# North Yorkshire expats living in France



## journojenny

Are you from North Yorkshire and now living in France? If so, BBC Radio York would love to speak to you. Please PM me by end of Tues 19th Oct.


----------



## scarybee

Hi Jenny

Yes, we moved to France from N Yorks about 2 1/2 yrs ago - but I can't work out how to PM you. See if you can PM me and I'll reply of Forum!
Sarah


----------



## journojenny

Hi Scarybee, I think I have to make a few more posts before I get the PM facility, so here goes - I'll keep trying


----------



## journojenny

scarybee said:


> Hi Jenny
> 
> Yes, we moved to France from N Yorks about 2 1/2 yrs ago - but I can't work out how to PM you.

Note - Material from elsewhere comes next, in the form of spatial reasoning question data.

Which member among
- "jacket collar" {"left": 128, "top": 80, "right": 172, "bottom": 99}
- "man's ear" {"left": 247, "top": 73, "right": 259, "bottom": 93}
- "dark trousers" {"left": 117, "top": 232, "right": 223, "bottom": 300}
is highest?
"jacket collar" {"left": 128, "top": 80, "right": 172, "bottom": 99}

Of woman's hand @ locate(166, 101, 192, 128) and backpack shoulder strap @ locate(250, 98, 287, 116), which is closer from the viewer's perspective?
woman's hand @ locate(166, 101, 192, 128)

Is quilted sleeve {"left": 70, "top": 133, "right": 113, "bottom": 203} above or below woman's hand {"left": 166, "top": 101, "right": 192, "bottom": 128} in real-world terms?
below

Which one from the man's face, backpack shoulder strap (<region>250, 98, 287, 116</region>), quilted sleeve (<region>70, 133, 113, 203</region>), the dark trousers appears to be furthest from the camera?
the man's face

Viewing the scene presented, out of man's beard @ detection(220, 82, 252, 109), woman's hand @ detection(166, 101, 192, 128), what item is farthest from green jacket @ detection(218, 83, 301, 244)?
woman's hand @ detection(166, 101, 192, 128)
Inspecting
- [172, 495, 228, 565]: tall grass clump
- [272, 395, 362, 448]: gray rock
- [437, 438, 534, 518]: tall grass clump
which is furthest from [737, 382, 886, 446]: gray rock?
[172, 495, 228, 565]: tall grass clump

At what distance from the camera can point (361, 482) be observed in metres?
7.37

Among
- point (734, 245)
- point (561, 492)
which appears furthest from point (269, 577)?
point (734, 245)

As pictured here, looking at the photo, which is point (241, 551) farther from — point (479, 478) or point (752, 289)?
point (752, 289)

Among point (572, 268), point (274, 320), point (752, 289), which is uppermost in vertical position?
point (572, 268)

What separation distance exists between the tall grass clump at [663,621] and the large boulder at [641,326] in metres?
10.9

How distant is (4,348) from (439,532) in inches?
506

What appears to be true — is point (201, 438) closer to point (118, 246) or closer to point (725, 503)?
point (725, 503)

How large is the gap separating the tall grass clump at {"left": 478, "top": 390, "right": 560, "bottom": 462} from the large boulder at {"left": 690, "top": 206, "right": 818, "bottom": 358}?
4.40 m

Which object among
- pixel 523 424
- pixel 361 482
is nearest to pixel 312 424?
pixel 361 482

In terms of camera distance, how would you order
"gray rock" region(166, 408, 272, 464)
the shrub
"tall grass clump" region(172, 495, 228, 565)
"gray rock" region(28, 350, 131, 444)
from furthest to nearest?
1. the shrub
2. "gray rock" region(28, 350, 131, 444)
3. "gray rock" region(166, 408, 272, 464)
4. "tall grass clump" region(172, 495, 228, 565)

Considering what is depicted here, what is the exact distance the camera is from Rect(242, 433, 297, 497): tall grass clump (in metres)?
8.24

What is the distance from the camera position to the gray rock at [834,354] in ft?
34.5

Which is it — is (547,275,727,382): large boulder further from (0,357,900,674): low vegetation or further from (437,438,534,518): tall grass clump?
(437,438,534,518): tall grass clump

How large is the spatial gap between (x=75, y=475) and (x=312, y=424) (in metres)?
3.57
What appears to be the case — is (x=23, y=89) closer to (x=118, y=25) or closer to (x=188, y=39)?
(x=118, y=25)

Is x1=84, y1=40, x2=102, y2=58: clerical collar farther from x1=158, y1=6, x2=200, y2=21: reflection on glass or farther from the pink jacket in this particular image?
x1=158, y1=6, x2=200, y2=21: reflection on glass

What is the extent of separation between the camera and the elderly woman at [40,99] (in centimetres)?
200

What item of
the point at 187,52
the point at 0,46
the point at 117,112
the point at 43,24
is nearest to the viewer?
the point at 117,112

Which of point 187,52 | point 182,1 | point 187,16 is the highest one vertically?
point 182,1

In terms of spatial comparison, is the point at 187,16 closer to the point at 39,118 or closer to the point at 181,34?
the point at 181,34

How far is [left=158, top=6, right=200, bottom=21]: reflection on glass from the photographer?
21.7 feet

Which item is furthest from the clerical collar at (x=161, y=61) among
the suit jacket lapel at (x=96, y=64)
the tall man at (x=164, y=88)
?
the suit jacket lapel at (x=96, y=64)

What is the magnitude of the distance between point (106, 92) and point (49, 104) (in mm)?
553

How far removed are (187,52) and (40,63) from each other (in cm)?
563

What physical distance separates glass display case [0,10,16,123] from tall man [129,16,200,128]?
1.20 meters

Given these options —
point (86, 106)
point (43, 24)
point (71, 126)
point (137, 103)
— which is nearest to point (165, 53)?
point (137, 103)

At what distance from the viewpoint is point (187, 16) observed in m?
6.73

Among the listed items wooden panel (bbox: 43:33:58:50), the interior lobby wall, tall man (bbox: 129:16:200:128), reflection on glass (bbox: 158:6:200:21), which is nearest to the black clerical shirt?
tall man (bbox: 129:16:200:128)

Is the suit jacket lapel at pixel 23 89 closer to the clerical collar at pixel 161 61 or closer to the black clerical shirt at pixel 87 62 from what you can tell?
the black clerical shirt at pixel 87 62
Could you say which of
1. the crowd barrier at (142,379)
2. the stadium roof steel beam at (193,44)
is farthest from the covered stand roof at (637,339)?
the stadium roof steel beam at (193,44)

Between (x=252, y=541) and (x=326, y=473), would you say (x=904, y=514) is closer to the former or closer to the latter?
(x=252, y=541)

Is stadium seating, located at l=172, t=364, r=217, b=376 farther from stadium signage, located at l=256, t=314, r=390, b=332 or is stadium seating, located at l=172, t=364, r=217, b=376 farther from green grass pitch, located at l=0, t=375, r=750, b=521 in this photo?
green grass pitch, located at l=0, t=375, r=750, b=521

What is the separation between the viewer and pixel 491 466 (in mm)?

See if you can PM me and I'll reply of Forum!
> Sarah



Just one more should do it....


----------



## scarybee

journojenny said:


> Just one more should do it....


holding my breath! good luck....


----------



## scarybee

Are you still there? Try checking out my blog lacuisineverte on blogspot - maybe you could get hold of me that way. I just to do cookery slots on Radio York btw. Won't let me put the address properly - google-moi!
S


----------



## scarybee

scarybee said:


> Are you still there? Try checking out my blog lacuisineverte on blogspot - maybe you could get hold of me that way. I just to do cookery slots on Radio York btw. Won't let me put the address properly - google-moi!
> S


Should read "used to do" of course.....


----------